— THE PROBLEM —
Reproduce the records below exactly as they appear, omitting any pictures they contain.

— DATA FOR THIS EXERCISE —
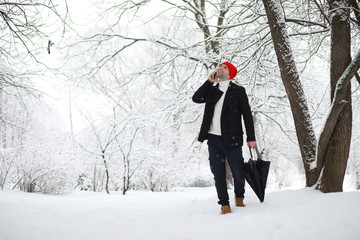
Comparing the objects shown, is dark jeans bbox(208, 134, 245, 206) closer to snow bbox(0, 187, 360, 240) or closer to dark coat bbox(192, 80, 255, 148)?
dark coat bbox(192, 80, 255, 148)

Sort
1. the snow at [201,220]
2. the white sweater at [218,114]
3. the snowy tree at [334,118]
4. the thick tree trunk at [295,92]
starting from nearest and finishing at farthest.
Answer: the snow at [201,220] < the snowy tree at [334,118] < the white sweater at [218,114] < the thick tree trunk at [295,92]

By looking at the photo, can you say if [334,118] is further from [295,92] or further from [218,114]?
[218,114]

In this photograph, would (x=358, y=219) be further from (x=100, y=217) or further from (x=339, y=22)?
(x=100, y=217)

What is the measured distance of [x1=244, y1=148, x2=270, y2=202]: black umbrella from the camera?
103 inches

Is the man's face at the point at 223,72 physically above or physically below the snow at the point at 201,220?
above

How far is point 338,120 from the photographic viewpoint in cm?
261

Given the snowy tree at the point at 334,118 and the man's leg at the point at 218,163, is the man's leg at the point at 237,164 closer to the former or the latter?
the man's leg at the point at 218,163

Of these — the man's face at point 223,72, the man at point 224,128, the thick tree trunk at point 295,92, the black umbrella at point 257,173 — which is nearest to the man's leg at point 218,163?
the man at point 224,128

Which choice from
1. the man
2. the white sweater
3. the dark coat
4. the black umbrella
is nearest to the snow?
the black umbrella

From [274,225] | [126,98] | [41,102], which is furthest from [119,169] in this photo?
[274,225]

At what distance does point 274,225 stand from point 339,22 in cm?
223

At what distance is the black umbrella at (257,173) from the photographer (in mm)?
2619

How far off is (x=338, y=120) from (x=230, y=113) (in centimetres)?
111

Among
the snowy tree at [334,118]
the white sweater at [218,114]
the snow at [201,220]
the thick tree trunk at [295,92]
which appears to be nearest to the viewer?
the snow at [201,220]
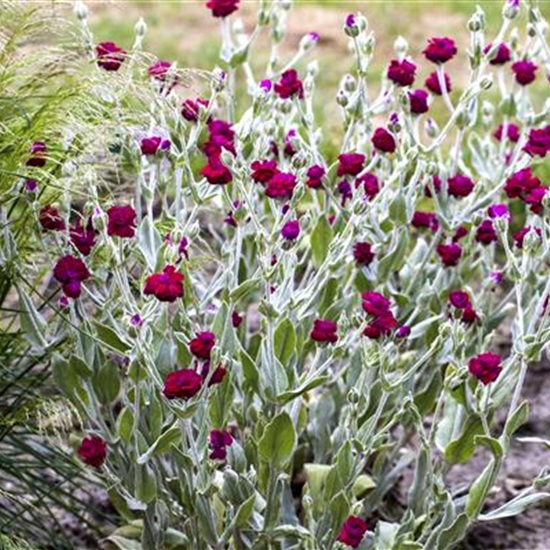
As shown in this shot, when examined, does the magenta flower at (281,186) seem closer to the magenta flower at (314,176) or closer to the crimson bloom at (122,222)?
the crimson bloom at (122,222)

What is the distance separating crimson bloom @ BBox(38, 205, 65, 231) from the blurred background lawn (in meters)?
3.24

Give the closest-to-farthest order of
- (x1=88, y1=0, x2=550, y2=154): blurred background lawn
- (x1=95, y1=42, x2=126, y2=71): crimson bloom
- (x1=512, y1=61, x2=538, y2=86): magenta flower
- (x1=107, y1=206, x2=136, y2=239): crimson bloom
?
(x1=107, y1=206, x2=136, y2=239): crimson bloom
(x1=95, y1=42, x2=126, y2=71): crimson bloom
(x1=512, y1=61, x2=538, y2=86): magenta flower
(x1=88, y1=0, x2=550, y2=154): blurred background lawn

— IN RESPONSE —
Comparing the objects shown, is dark jeans bbox(208, 134, 245, 206) closer to snow bbox(0, 187, 360, 240) or closer to dark coat bbox(192, 80, 255, 148)?
dark coat bbox(192, 80, 255, 148)

Sort
1. the snow at [201,220]
2. the white sweater at [218,114]
3. the snowy tree at [334,118]
4. the thick tree trunk at [295,92]
starting from nearest and finishing at farthest.
Answer: the snow at [201,220] < the snowy tree at [334,118] < the white sweater at [218,114] < the thick tree trunk at [295,92]

By looking at the photo, can you say if [334,118] is further from [295,92] or further from [218,114]?
[218,114]

In this photograph, would (x=358, y=219) be further from (x=100, y=217) or further from (x=339, y=22)?
(x=100, y=217)

What is the measured distance of [x1=244, y1=148, x2=270, y2=202]: black umbrella from the camera?
103 inches

Is the man's face at the point at 223,72 physically above or physically below the snow at the point at 201,220?
above

How far is point 338,120 from the photographic viewpoint in cm?
261

Given the snowy tree at the point at 334,118 and the man's leg at the point at 218,163, is the man's leg at the point at 237,164 closer to the former or the latter?
the man's leg at the point at 218,163

Of these — the man's face at point 223,72, the man at point 224,128, the thick tree trunk at point 295,92, the black umbrella at point 257,173 — which is nearest to the man's leg at point 218,163?
the man at point 224,128

Which choice from
1. the man
2. the white sweater
3. the dark coat
4. the black umbrella
is nearest to the snow?
the black umbrella

From [274,225] | [126,98] | [41,102], which is furthest from [119,169] in this photo?
[274,225]

At what distance does point 274,225 stand from point 339,22 in cm?
223

At what distance is the black umbrella at (257,173) from the photographer (in mm)?
2619

How far off is (x=338, y=120) from (x=230, y=113) (in centimetres)?
111

Among
the snowy tree at [334,118]
the white sweater at [218,114]
the snow at [201,220]
the thick tree trunk at [295,92]
which appears to be nearest to the viewer?
the snow at [201,220]
As shown in this shot, when examined, does the magenta flower at (281,186) seem closer to the magenta flower at (314,176) or closer to the crimson bloom at (122,222)?
the crimson bloom at (122,222)

What is the distance separating crimson bloom @ BBox(38, 205, 65, 231) from the blurred background lawn (in meters)?
3.24

Give the closest-to-farthest order of
- (x1=88, y1=0, x2=550, y2=154): blurred background lawn
- (x1=95, y1=42, x2=126, y2=71): crimson bloom
- (x1=512, y1=61, x2=538, y2=86): magenta flower
- (x1=107, y1=206, x2=136, y2=239): crimson bloom
?
(x1=107, y1=206, x2=136, y2=239): crimson bloom
(x1=95, y1=42, x2=126, y2=71): crimson bloom
(x1=512, y1=61, x2=538, y2=86): magenta flower
(x1=88, y1=0, x2=550, y2=154): blurred background lawn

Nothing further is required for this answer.